◆ **YOUR TASK**
Reproduce, without any change, the rows from the line containing "Regarding position, is" through the final line of the rows, including both ends.

◆ **MATERIAL PROVIDED**
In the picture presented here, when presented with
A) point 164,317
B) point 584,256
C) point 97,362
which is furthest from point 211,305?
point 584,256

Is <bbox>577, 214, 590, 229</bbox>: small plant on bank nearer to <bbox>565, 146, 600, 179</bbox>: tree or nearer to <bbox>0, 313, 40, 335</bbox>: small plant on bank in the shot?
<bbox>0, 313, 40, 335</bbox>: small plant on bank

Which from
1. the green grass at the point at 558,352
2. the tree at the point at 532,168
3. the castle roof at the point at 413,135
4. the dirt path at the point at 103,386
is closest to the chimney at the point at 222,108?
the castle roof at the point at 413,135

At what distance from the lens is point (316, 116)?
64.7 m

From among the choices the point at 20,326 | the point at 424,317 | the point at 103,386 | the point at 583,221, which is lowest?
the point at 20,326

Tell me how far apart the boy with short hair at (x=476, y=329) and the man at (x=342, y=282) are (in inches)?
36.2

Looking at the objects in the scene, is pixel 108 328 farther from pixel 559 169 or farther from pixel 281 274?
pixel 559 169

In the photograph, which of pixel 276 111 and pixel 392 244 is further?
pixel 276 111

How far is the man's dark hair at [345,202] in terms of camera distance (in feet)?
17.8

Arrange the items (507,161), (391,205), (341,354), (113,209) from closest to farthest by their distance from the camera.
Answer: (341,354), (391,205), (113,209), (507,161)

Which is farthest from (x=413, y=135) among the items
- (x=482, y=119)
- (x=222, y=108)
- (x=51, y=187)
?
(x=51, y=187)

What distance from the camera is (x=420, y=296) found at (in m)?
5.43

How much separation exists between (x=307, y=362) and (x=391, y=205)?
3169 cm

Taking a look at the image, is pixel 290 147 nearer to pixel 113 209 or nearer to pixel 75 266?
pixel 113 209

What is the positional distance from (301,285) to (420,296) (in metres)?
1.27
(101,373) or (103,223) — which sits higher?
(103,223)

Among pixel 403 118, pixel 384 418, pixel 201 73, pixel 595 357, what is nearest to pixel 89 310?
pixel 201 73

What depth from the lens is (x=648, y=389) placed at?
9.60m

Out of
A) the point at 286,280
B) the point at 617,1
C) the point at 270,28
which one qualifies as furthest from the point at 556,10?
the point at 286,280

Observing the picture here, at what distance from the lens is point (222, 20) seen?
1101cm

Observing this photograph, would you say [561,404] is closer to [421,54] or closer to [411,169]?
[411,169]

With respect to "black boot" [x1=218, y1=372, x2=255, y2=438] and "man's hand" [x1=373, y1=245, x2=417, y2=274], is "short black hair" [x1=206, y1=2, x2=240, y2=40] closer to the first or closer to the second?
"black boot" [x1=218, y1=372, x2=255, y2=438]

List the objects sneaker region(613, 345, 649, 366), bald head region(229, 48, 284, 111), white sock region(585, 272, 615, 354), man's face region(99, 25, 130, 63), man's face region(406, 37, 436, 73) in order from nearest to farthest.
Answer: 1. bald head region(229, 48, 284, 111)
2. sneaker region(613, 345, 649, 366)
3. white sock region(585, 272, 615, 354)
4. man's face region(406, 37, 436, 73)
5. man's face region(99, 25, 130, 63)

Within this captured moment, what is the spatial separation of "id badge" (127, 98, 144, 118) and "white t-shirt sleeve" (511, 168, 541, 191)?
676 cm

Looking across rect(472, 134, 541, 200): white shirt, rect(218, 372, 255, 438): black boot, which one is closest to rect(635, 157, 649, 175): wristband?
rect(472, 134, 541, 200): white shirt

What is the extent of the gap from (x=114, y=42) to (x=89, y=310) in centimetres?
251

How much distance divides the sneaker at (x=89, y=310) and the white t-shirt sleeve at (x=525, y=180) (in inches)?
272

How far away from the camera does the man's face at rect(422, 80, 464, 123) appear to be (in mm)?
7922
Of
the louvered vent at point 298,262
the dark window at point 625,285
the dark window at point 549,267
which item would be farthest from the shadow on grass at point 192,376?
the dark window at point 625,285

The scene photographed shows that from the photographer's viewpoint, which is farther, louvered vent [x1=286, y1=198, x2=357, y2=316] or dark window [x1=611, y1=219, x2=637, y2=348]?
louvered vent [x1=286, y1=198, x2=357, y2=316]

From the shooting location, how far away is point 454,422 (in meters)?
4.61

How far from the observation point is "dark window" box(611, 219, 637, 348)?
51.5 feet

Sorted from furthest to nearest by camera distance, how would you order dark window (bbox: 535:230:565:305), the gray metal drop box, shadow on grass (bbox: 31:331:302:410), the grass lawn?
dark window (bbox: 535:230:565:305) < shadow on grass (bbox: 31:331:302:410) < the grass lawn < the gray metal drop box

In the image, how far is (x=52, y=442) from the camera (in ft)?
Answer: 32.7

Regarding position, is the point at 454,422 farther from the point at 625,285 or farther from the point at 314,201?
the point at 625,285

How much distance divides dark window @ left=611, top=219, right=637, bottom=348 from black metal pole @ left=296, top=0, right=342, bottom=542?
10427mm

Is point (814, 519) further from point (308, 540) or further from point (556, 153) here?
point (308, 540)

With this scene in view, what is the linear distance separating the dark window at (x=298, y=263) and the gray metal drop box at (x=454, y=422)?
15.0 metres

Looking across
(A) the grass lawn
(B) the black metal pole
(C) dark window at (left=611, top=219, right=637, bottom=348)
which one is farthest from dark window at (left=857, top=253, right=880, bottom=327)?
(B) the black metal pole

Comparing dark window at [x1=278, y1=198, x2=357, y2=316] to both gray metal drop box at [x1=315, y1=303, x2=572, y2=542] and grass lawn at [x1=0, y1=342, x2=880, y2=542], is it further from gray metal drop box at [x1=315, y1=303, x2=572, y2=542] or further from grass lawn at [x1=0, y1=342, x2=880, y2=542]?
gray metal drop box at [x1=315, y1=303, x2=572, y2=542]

◆ **SOLVED PROBLEM**
Regarding position, is the point at 454,422 farther from the point at 625,285 or farther from the point at 314,201?
the point at 625,285

How much distance divides dark window @ left=611, top=219, right=637, bottom=348 from black metal pole @ left=296, top=0, right=342, bottom=542?
10427mm

Is point (814, 519) further from point (308, 540) or further from point (556, 153) here?
point (308, 540)

With this scene in view, what is the linear distance separating the dark window at (x=298, y=263) and the gray metal drop box at (x=454, y=422)?
15.0 metres

Looking across
(A) the grass lawn
(B) the black metal pole
(C) dark window at (left=611, top=219, right=637, bottom=348)
which one is farthest from dark window at (left=857, top=253, right=880, bottom=327)?
(B) the black metal pole

Comparing dark window at [x1=278, y1=198, x2=357, y2=316] to both gray metal drop box at [x1=315, y1=303, x2=572, y2=542] and grass lawn at [x1=0, y1=342, x2=880, y2=542], is it further from gray metal drop box at [x1=315, y1=303, x2=572, y2=542] or further from grass lawn at [x1=0, y1=342, x2=880, y2=542]?
gray metal drop box at [x1=315, y1=303, x2=572, y2=542]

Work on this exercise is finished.